Segment Open
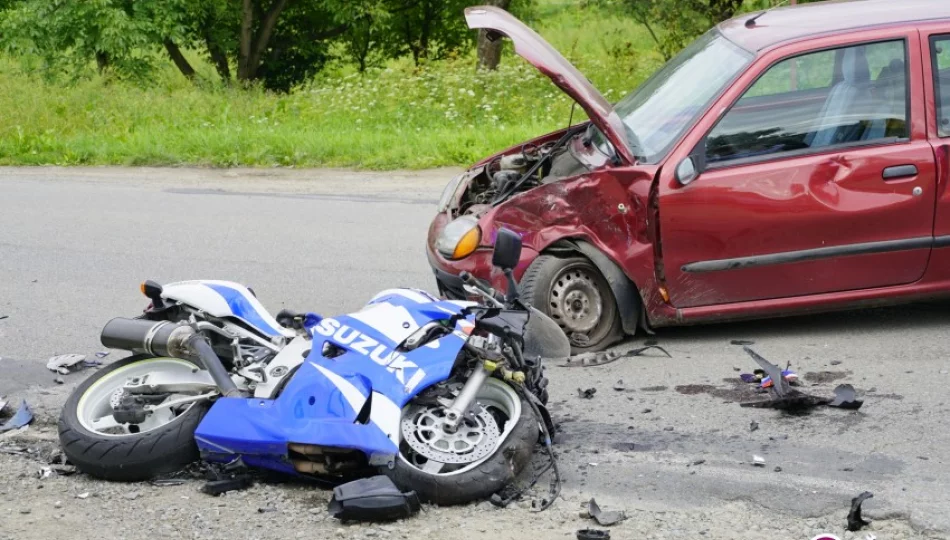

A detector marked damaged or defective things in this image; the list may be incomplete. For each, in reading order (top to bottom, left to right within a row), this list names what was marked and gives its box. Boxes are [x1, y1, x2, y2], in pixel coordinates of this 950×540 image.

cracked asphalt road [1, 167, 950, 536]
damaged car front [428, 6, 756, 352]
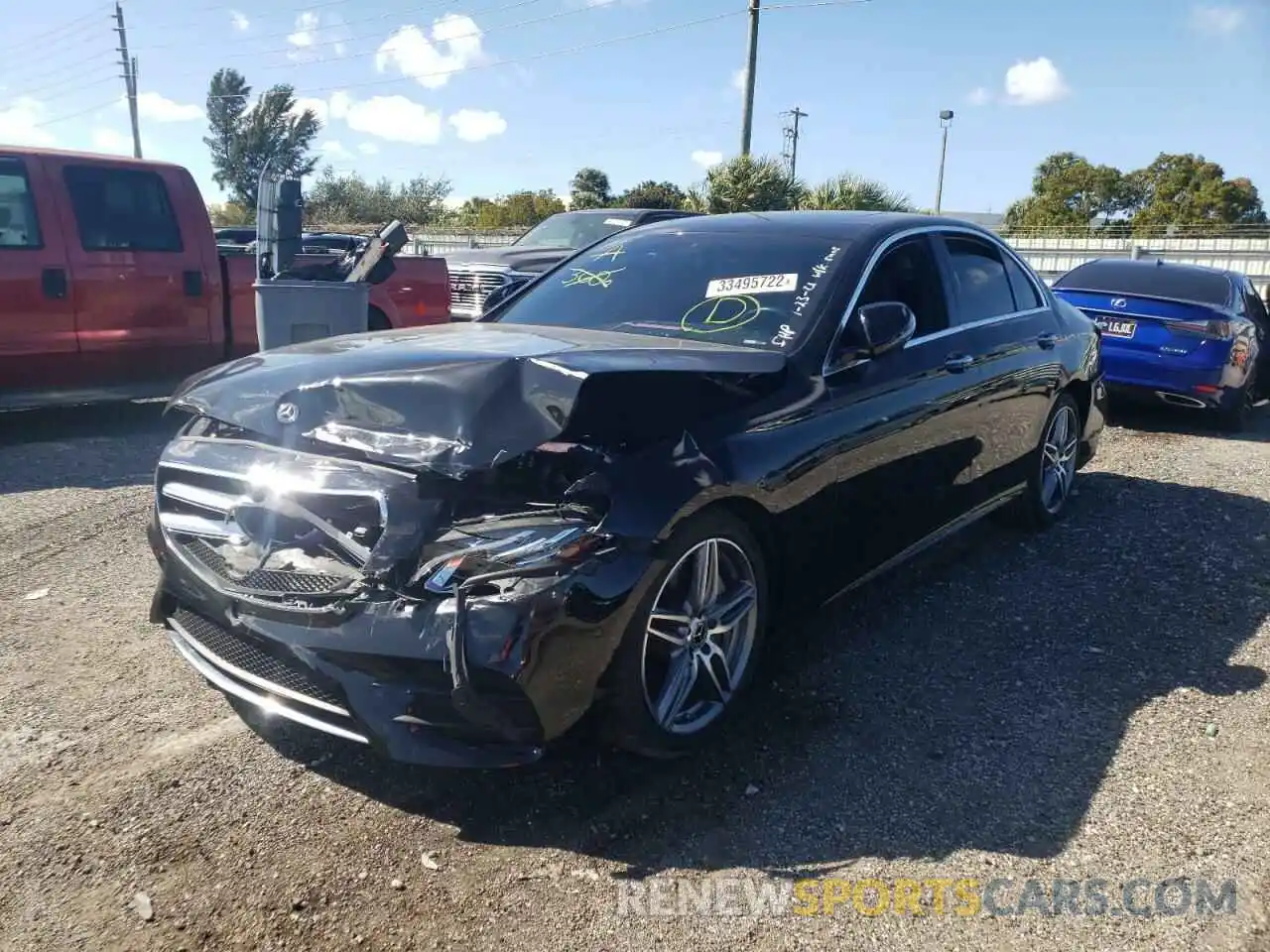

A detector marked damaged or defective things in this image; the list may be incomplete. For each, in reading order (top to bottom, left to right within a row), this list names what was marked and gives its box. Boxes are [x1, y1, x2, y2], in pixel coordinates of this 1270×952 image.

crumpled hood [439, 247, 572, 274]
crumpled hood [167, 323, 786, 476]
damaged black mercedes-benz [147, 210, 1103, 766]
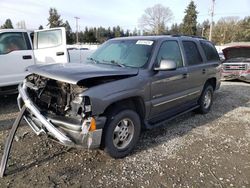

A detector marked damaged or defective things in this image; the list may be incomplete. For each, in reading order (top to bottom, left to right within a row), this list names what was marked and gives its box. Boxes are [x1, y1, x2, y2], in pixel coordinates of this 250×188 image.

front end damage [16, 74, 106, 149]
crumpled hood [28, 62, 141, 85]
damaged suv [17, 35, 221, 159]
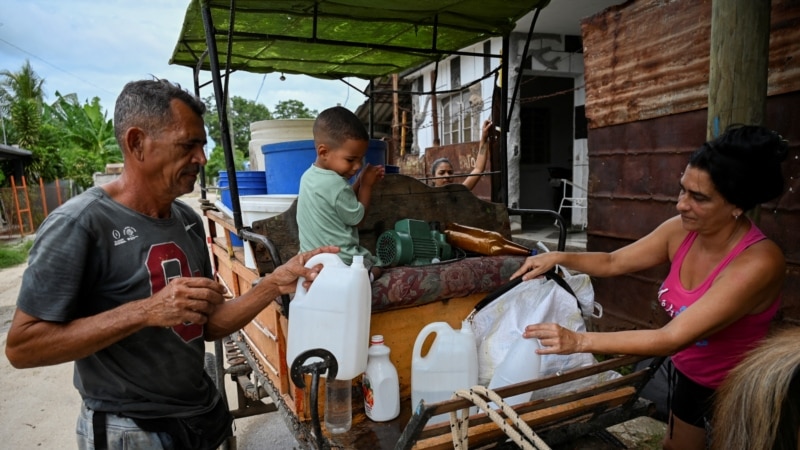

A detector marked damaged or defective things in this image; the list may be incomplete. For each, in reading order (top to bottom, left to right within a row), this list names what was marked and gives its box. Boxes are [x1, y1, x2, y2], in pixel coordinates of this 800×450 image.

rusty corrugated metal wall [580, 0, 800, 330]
Segment Closed
GOAL OF THE EXERCISE
Print all of the material exactly. Omit pictures.

TASK SOLUTION
A detector marked damaged or defective things in this image; the list may be incomplete. For each, in reading order (top to bottom, left to right within a row), this list names what was marked and gives its box. Boxes are [x1, y1, x2, y2], in pixel coordinates of this 950×540 image.

cracked asphalt road [1, 167, 950, 536]
damaged car front [428, 6, 756, 352]

A detector marked damaged or defective things in this image; the list may be incomplete. For each, in reading order (top to bottom, left to right within a row), this list names what was marked and gives its box. Boxes are [x1, y1, x2, y2], in pixel coordinates of this 1270×952 image.

crumpled hood [439, 247, 572, 274]
crumpled hood [167, 323, 786, 476]
damaged black mercedes-benz [147, 210, 1103, 766]

A detector marked damaged or defective things in this image; the list may be incomplete. For each, in reading order (top to bottom, left to right within a row), this list names what was marked and gives its box. Boxes are [x1, y1, x2, y2], in pixel coordinates of this 250×188 image.

front end damage [16, 74, 106, 149]
crumpled hood [28, 62, 141, 85]
damaged suv [17, 35, 221, 159]

A detector marked damaged or defective things in this image; the list may be incomplete. For each, in reading order (top to bottom, left to right within a row), this list names what was marked and gives its box. Boxes are [x1, y1, x2, y2], in pixel coordinates of this 800×450 image.

rusty corrugated metal wall [580, 0, 800, 330]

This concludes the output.